Passage to read:
+-------+
37  Functions of Means

In Example 29.5, we found that the MLE of the scale parameter \(\lambda\) is \[ \hat\lambda = \frac{n}{\sum_{i=1}^n X_i} = \frac{1}{\bar X}. \]

In other words, \(\hat\lambda\) is of the form \(g(\bar X)\), where \(g\) is a continuous function (at least over the support of \(\bar X\)). We know that \(\bar X\) is unbiased and consistent for the mean parameter \(\mu = \text{E}\!\left[ X_i \right]\), as well as asymptotically normal. What can we say about estimators like \(g(\bar X)\)?

37.1 Jensen’s Inequality

First of all, \(g(\bar X)\) is not unbiased for \(g(\mu)\) in general. To evaluate \(\text{E}\!\left[ g(\bar X) \right]\), we cannot simply pass the expectation through \(g\); that is, \[ \text{E}\!\left[ g(\bar X) \right] \neq g(\text{E}\!\left[ \bar X \right]). \] The proper way to evaluate \(\text{E}\!\left[ g(\bar X) \right]\) is to use LOTUS (Theorem 21.1). However, this requires knowing the exact distribution of \(\bar X\).
+-------+
To-do list:
1) Answer these from the passage on functions of means, one line each:
(a) According to Example 29.5, what is the MLE of the scale parameter λ?
(b) Which properties does the passage say X̄ has with respect to the mean parameter μ?
(c) What does the passage name as the proper way to evaluate E[g(X̄)], and what does that method require?
2) Write the next part of the passage on functions of means, picking up after its last sentence.

Data lines:
+-------+
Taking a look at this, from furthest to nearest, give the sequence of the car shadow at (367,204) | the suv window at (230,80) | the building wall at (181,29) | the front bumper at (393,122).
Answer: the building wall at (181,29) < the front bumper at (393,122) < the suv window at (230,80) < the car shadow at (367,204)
+-------+
Expected results:
1)
(a) λ̂ = n / (X₁ + … + Xₙ), which equals 1/X̄.
(b) X̄ is unbiased and consistent for μ, and it is asymptotically normal.
(c) LOTUS (Theorem 21.1), which requires knowing the exact distribution of X̄.

2)
Fortunately, there is a way to determine the direction of the bias without evaluating \(\text{E}\!\left[ g(\bar X) \right]\) directly when \(g\) is a convex function.

Definition 37.1 (Convex function) A function \(g(x)\) is called convex if \(g''(x) \geq 0\) for all \(x\), or equivalently if it always lies above its tangent line: \[ g(x) \geq g(x_0) + g'(x_0) (x - x_0) \tag{37.1}\] for all \(x_0\). See Figure 37.1.

Figure 37.1: A convex function always lies above its tangent lines.

On the other hand, a function \(g(x)\) is concave if \(g''(x) \leq 0\) for all \(x\) or if it always lies below its tangent lines. Note that if \(g(x)\) is concave, then \(-g(x)\) is convex.

Jensen’s inequality describes how expectation behaves under a convex transformation.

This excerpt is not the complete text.